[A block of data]
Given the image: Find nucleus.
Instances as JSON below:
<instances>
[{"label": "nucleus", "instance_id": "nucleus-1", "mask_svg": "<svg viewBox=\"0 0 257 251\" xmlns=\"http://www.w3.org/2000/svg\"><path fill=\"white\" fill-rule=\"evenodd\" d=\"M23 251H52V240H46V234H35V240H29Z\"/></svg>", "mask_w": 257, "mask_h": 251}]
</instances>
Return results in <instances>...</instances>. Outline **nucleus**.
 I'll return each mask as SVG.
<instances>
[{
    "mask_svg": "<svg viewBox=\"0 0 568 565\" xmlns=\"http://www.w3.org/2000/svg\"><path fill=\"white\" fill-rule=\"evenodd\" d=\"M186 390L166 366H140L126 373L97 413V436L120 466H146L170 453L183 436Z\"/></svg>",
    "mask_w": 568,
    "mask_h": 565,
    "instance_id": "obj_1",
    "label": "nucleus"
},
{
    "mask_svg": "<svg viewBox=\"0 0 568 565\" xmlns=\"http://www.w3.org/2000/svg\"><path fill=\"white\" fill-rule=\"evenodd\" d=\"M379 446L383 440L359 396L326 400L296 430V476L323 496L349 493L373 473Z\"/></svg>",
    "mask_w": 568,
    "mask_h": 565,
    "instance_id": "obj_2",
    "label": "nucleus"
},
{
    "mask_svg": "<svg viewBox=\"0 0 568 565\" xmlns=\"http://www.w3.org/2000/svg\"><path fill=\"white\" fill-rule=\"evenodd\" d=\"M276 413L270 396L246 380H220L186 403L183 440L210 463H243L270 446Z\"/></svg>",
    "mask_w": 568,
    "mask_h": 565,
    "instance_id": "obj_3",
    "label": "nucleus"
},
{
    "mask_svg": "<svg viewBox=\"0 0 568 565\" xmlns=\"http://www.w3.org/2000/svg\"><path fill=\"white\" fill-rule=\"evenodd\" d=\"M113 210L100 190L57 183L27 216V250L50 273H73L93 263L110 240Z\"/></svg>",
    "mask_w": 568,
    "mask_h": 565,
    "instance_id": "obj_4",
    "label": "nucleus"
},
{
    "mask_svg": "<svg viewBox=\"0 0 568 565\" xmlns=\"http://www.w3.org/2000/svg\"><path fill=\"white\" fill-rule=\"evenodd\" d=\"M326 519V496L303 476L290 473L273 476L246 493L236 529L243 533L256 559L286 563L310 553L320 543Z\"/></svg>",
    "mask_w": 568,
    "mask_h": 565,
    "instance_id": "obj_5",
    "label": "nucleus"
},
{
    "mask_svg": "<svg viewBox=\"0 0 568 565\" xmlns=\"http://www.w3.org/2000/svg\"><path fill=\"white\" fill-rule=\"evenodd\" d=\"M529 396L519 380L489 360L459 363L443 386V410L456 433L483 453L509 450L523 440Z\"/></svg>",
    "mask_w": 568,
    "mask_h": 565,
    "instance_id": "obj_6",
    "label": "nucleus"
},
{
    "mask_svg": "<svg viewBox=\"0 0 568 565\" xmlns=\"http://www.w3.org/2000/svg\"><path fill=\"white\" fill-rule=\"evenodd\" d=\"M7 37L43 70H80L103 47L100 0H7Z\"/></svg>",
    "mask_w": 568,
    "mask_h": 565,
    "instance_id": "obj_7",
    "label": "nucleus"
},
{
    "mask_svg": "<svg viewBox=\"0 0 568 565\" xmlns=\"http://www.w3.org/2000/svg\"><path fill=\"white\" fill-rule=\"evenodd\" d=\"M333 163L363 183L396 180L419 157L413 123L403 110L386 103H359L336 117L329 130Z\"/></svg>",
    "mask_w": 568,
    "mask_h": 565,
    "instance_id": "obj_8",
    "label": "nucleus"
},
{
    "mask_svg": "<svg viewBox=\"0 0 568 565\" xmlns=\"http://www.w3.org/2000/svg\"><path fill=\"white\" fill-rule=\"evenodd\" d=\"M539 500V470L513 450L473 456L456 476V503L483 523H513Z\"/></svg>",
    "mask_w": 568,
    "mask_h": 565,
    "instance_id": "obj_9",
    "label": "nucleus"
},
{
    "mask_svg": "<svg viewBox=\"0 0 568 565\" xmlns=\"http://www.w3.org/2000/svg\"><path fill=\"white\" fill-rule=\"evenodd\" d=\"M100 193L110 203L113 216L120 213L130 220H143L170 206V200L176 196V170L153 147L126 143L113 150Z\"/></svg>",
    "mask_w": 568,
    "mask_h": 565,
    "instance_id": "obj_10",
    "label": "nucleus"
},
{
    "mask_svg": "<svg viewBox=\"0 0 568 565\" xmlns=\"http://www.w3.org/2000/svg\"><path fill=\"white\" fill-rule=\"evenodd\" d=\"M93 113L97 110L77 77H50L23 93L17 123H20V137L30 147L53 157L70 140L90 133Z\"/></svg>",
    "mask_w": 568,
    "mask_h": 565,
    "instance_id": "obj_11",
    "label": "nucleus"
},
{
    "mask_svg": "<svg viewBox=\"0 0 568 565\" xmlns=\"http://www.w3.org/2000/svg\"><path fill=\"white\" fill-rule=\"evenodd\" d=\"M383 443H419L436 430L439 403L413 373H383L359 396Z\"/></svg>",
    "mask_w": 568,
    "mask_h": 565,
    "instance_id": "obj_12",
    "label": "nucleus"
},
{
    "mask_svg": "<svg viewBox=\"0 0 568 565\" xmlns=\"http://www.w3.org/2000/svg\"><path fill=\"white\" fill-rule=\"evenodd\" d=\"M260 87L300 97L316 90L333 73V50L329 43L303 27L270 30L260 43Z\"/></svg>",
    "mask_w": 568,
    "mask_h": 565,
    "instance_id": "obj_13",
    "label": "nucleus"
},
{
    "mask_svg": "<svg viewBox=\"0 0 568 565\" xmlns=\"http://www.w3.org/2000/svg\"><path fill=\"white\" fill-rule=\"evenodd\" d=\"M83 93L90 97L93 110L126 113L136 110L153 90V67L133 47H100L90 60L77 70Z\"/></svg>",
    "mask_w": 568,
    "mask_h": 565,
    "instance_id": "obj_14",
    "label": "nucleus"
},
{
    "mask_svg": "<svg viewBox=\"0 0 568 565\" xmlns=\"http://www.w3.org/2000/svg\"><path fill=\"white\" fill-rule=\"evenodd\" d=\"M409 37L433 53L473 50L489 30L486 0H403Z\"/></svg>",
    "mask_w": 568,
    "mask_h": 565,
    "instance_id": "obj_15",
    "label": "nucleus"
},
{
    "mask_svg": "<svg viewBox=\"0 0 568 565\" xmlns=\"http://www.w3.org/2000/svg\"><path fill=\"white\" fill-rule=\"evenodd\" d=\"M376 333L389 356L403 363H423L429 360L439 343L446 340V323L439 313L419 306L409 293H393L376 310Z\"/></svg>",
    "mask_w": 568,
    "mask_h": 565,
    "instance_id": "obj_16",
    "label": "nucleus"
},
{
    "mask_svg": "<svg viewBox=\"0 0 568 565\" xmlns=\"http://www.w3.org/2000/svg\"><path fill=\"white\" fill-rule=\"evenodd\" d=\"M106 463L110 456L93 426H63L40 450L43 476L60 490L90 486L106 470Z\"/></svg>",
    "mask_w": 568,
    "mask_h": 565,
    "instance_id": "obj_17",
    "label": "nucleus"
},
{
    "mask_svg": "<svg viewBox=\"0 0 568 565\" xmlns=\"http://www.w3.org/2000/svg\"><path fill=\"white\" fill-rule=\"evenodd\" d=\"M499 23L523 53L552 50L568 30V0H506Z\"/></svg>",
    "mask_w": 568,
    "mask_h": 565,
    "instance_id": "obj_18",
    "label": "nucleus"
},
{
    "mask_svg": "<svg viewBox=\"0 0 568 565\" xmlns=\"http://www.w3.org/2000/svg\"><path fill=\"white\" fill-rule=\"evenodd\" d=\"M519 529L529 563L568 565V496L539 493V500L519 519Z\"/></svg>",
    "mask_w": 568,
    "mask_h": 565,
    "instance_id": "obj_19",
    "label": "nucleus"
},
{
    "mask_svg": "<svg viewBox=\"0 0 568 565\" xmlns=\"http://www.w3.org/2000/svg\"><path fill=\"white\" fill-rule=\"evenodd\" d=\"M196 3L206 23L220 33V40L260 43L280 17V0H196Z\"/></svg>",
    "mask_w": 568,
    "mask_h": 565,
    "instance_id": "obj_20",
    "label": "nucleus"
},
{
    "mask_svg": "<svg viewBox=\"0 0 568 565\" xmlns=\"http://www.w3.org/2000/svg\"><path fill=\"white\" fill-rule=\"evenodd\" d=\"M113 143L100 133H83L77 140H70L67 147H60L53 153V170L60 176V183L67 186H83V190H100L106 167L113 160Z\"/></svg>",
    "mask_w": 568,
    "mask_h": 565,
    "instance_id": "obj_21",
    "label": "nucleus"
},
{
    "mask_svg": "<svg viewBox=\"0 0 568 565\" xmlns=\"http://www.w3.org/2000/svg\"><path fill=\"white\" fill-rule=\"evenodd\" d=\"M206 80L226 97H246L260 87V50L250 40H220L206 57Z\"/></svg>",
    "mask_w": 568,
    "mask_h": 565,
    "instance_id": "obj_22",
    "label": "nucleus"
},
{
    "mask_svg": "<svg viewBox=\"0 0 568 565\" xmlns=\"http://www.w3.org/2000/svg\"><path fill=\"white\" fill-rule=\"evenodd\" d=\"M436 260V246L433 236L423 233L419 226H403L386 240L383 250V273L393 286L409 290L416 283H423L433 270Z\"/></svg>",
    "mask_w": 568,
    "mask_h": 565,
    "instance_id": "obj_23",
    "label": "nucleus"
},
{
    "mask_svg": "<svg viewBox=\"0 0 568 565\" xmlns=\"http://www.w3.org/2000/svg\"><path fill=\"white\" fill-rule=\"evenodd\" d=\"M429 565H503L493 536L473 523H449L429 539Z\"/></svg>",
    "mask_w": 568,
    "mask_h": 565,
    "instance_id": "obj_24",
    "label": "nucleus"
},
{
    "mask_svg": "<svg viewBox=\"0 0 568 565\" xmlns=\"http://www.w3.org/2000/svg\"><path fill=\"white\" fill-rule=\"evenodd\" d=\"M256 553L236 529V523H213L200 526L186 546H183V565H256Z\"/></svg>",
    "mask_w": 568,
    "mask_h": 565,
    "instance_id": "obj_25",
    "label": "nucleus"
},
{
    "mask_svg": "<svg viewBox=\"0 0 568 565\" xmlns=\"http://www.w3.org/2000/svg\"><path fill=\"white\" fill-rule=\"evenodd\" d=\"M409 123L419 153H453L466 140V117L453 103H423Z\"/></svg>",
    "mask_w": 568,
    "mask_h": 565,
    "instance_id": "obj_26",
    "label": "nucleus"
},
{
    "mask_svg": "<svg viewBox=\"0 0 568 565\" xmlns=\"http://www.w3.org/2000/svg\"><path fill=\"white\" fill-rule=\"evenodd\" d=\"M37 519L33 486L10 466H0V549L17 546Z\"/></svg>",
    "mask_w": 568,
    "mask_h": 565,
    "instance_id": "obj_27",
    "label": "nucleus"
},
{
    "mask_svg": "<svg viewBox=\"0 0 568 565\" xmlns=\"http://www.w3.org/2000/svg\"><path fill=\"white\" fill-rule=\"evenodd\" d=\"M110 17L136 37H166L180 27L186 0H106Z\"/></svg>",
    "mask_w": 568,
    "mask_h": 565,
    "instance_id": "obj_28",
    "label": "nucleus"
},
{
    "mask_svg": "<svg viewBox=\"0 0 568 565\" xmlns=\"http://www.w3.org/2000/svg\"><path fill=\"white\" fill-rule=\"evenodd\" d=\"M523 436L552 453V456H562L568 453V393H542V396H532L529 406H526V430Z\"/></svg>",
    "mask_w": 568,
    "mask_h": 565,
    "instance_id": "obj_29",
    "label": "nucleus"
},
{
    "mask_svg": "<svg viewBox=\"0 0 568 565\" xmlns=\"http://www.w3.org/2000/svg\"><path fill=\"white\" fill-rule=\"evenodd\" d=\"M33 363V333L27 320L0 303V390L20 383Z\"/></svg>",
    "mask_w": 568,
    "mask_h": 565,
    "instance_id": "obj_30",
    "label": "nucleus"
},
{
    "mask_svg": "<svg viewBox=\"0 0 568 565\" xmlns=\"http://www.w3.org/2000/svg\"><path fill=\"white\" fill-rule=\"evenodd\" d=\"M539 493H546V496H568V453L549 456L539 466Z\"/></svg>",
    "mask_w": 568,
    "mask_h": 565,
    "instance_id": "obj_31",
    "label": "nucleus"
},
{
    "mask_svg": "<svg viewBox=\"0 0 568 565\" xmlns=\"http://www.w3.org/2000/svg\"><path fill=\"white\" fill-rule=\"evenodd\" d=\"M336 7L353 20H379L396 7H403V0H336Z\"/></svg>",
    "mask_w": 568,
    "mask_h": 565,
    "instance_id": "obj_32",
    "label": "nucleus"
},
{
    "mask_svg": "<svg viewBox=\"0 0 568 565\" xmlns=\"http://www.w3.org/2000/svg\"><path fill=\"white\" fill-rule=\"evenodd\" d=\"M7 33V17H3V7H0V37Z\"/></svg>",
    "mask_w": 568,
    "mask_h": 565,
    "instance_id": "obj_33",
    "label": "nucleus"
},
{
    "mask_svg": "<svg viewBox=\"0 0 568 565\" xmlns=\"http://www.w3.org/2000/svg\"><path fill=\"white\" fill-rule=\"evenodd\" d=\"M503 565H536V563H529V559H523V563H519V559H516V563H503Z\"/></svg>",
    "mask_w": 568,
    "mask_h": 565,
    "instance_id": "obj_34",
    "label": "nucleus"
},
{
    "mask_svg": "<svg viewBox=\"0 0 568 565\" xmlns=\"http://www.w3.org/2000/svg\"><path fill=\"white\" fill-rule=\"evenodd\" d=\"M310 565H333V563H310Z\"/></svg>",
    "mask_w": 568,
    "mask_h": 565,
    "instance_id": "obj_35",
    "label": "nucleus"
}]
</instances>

[Written instruction] Please rewrite the entries above as a numbered list, starting at their first line and ending at the line that contains "396L519 380L489 360L459", with both of those lines included and blank lines left out.

[The reply]
1. Given the image: Find nucleus.
2. Instances as JSON below:
3. <instances>
4. [{"label": "nucleus", "instance_id": "nucleus-1", "mask_svg": "<svg viewBox=\"0 0 257 251\" xmlns=\"http://www.w3.org/2000/svg\"><path fill=\"white\" fill-rule=\"evenodd\" d=\"M23 251H52V240H46V234H35V240H29Z\"/></svg>", "mask_w": 257, "mask_h": 251}]
5. </instances>
6. Return results in <instances>...</instances>. Outline **nucleus**.
7.  I'll return each mask as SVG.
8. <instances>
9. [{
10.     "mask_svg": "<svg viewBox=\"0 0 568 565\" xmlns=\"http://www.w3.org/2000/svg\"><path fill=\"white\" fill-rule=\"evenodd\" d=\"M186 390L166 366H140L126 373L97 413V436L120 466H146L170 453L183 436Z\"/></svg>",
11.     "mask_w": 568,
12.     "mask_h": 565,
13.     "instance_id": "obj_1",
14.     "label": "nucleus"
15. },
16. {
17.     "mask_svg": "<svg viewBox=\"0 0 568 565\" xmlns=\"http://www.w3.org/2000/svg\"><path fill=\"white\" fill-rule=\"evenodd\" d=\"M379 446L383 440L359 396L326 400L296 430V476L323 496L349 493L373 473Z\"/></svg>",
18.     "mask_w": 568,
19.     "mask_h": 565,
20.     "instance_id": "obj_2",
21.     "label": "nucleus"
22. },
23. {
24.     "mask_svg": "<svg viewBox=\"0 0 568 565\" xmlns=\"http://www.w3.org/2000/svg\"><path fill=\"white\" fill-rule=\"evenodd\" d=\"M276 413L270 396L246 380H220L186 403L183 440L210 463H243L270 446Z\"/></svg>",
25.     "mask_w": 568,
26.     "mask_h": 565,
27.     "instance_id": "obj_3",
28.     "label": "nucleus"
29. },
30. {
31.     "mask_svg": "<svg viewBox=\"0 0 568 565\" xmlns=\"http://www.w3.org/2000/svg\"><path fill=\"white\" fill-rule=\"evenodd\" d=\"M113 210L100 190L57 183L27 216V250L50 273H73L93 263L110 240Z\"/></svg>",
32.     "mask_w": 568,
33.     "mask_h": 565,
34.     "instance_id": "obj_4",
35.     "label": "nucleus"
36. },
37. {
38.     "mask_svg": "<svg viewBox=\"0 0 568 565\" xmlns=\"http://www.w3.org/2000/svg\"><path fill=\"white\" fill-rule=\"evenodd\" d=\"M326 519V496L303 476L290 473L273 476L246 493L236 529L243 533L256 559L286 563L310 553L320 543Z\"/></svg>",
39.     "mask_w": 568,
40.     "mask_h": 565,
41.     "instance_id": "obj_5",
42.     "label": "nucleus"
43. },
44. {
45.     "mask_svg": "<svg viewBox=\"0 0 568 565\" xmlns=\"http://www.w3.org/2000/svg\"><path fill=\"white\" fill-rule=\"evenodd\" d=\"M529 396L519 380L489 360L459 363L443 386V410L456 433L483 453L509 450L523 440Z\"/></svg>",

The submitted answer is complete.